- Opening Delimiter -
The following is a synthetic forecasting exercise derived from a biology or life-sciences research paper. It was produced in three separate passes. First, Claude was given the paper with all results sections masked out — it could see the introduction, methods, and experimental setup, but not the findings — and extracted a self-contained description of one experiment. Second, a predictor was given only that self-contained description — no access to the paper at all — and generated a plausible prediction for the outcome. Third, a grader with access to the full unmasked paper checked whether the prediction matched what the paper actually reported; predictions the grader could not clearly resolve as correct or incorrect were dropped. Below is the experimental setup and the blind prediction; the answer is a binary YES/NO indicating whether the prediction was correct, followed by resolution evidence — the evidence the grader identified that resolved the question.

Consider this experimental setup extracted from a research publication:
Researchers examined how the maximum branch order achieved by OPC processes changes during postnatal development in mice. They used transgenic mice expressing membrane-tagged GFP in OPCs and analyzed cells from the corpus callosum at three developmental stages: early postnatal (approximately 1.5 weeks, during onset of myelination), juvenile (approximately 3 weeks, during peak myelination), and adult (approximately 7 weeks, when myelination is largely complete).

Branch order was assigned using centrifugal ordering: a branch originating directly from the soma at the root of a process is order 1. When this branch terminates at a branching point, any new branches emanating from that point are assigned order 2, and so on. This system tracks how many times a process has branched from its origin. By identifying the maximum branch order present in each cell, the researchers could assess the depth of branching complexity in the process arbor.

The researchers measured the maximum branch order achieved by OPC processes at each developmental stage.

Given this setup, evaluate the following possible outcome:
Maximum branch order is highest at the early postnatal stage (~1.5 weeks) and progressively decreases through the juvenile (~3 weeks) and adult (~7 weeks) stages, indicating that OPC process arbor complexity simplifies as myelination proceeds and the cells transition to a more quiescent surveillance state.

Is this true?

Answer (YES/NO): NO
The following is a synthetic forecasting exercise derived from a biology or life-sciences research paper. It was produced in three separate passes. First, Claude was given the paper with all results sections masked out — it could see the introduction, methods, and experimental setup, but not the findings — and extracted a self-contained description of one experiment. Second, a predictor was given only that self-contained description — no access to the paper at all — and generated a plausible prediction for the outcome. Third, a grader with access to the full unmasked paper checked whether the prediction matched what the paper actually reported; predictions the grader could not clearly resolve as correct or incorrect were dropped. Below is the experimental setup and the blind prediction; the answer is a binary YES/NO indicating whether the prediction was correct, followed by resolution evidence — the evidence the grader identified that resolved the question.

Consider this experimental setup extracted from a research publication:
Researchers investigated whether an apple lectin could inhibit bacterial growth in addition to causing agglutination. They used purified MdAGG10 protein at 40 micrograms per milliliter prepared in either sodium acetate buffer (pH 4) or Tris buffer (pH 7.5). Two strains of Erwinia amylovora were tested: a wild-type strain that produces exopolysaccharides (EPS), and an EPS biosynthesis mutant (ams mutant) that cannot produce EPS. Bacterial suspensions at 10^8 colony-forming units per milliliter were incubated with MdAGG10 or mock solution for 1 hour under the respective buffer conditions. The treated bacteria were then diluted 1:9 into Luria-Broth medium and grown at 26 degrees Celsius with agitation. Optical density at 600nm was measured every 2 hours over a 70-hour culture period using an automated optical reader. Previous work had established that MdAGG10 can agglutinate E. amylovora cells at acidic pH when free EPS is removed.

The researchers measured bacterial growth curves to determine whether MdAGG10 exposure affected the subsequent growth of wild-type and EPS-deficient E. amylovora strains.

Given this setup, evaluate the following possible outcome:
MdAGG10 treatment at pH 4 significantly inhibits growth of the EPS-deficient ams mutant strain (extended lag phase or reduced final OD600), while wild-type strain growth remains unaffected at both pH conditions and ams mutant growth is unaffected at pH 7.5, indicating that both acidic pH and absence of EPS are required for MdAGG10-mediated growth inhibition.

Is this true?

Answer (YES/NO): NO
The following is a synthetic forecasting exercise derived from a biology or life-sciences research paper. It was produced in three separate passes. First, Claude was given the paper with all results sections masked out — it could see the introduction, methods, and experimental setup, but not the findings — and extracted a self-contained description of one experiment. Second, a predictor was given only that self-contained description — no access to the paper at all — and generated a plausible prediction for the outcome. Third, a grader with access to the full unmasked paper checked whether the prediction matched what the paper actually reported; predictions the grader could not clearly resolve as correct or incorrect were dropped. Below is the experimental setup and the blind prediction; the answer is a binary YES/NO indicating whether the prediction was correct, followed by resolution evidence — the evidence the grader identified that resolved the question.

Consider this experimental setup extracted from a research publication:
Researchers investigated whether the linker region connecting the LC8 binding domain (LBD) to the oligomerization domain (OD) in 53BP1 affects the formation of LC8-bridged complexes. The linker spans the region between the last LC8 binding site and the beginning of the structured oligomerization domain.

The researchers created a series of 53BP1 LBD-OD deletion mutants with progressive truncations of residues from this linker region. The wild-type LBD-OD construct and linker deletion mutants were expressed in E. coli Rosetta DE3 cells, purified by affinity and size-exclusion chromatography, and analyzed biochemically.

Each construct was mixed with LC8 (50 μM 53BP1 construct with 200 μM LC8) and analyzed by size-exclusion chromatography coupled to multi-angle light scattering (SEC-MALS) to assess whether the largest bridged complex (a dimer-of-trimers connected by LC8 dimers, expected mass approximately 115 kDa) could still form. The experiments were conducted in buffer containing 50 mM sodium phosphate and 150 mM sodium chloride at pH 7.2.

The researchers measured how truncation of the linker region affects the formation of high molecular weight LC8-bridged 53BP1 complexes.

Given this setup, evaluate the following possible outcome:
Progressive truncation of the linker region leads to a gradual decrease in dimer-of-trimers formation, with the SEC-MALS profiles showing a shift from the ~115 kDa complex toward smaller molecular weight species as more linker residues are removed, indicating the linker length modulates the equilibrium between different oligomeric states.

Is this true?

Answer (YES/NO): NO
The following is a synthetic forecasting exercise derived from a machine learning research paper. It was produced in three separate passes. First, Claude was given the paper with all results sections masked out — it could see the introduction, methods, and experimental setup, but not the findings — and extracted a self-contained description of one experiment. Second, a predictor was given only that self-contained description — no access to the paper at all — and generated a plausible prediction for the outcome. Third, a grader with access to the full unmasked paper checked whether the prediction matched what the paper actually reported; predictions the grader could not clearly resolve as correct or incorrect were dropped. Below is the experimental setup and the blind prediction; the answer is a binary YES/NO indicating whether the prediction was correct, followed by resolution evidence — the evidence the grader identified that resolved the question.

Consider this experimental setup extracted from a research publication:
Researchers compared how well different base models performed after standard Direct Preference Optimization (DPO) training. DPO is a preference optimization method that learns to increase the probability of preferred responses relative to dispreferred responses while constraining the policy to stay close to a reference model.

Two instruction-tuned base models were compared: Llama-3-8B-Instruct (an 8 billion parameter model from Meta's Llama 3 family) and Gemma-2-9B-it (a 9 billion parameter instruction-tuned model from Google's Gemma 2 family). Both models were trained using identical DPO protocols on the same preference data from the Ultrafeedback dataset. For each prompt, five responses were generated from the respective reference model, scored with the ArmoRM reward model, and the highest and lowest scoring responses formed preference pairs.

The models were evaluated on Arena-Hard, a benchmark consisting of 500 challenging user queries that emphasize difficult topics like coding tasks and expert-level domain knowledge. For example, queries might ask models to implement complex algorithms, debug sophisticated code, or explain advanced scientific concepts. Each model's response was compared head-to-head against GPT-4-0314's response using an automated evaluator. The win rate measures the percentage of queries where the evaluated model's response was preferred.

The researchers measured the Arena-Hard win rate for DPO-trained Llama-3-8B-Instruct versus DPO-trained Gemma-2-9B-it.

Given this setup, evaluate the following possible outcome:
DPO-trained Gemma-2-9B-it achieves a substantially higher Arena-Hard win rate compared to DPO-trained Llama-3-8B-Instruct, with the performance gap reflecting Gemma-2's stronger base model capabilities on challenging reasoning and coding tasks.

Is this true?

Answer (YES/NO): YES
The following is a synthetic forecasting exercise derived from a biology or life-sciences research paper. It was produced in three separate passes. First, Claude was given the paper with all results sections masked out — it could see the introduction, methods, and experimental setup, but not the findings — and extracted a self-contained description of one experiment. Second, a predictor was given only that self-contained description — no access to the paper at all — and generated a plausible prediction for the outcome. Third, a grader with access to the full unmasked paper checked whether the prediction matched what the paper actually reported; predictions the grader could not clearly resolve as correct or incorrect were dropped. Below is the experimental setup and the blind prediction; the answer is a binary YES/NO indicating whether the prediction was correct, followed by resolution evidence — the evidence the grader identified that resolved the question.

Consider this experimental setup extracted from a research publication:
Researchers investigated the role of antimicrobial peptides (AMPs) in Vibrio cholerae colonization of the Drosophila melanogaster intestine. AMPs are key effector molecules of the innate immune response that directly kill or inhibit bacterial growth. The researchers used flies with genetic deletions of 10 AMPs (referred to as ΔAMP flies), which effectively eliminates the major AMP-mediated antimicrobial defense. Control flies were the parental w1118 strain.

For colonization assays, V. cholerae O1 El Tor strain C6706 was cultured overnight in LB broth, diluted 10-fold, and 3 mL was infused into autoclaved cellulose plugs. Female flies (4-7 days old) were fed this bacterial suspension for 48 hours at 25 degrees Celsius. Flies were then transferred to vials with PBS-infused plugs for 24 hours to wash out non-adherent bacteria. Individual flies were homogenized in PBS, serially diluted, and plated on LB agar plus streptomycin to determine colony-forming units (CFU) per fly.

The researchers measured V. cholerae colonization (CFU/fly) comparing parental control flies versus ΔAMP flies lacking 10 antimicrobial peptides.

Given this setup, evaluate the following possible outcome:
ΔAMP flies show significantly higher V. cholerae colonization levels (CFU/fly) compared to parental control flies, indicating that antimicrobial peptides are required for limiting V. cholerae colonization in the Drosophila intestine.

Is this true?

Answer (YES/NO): YES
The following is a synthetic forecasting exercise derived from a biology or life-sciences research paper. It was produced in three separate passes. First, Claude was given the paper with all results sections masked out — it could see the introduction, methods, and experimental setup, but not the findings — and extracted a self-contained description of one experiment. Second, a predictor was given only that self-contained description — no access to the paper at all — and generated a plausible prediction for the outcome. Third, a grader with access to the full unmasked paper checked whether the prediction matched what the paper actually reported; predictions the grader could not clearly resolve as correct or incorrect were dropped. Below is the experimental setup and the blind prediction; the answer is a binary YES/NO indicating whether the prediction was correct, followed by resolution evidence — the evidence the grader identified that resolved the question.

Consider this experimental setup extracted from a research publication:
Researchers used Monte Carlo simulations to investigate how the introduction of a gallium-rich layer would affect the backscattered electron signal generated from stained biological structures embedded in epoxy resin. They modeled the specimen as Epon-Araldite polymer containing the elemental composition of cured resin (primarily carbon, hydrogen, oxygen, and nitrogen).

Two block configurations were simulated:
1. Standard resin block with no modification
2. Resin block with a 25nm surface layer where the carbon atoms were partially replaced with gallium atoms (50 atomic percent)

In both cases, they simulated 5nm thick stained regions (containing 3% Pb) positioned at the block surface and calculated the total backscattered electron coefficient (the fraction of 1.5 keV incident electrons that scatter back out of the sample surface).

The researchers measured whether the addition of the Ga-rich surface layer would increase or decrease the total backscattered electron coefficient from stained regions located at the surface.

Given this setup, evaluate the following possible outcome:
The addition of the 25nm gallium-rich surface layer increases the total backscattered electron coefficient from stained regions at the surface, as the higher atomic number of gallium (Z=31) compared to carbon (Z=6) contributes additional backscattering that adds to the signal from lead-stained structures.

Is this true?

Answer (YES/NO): NO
- Closing Delimiter -
Please return every line in the data that includes the string "weight".

▸ **EXERCISE SOLUTION**:
The researchers measured how truncation of the linker region affects the formation of high molecular weight LC8-bridged 53BP1 complexes.
Progressive truncation of the linker region leads to a gradual decrease in dimer-of-trimers formation, with the SEC-MALS profiles showing a shift from the ~115 kDa complex toward smaller molecular weight species as more linker residues are removed, indicating the linker length modulates the equilibrium between different oligomeric states.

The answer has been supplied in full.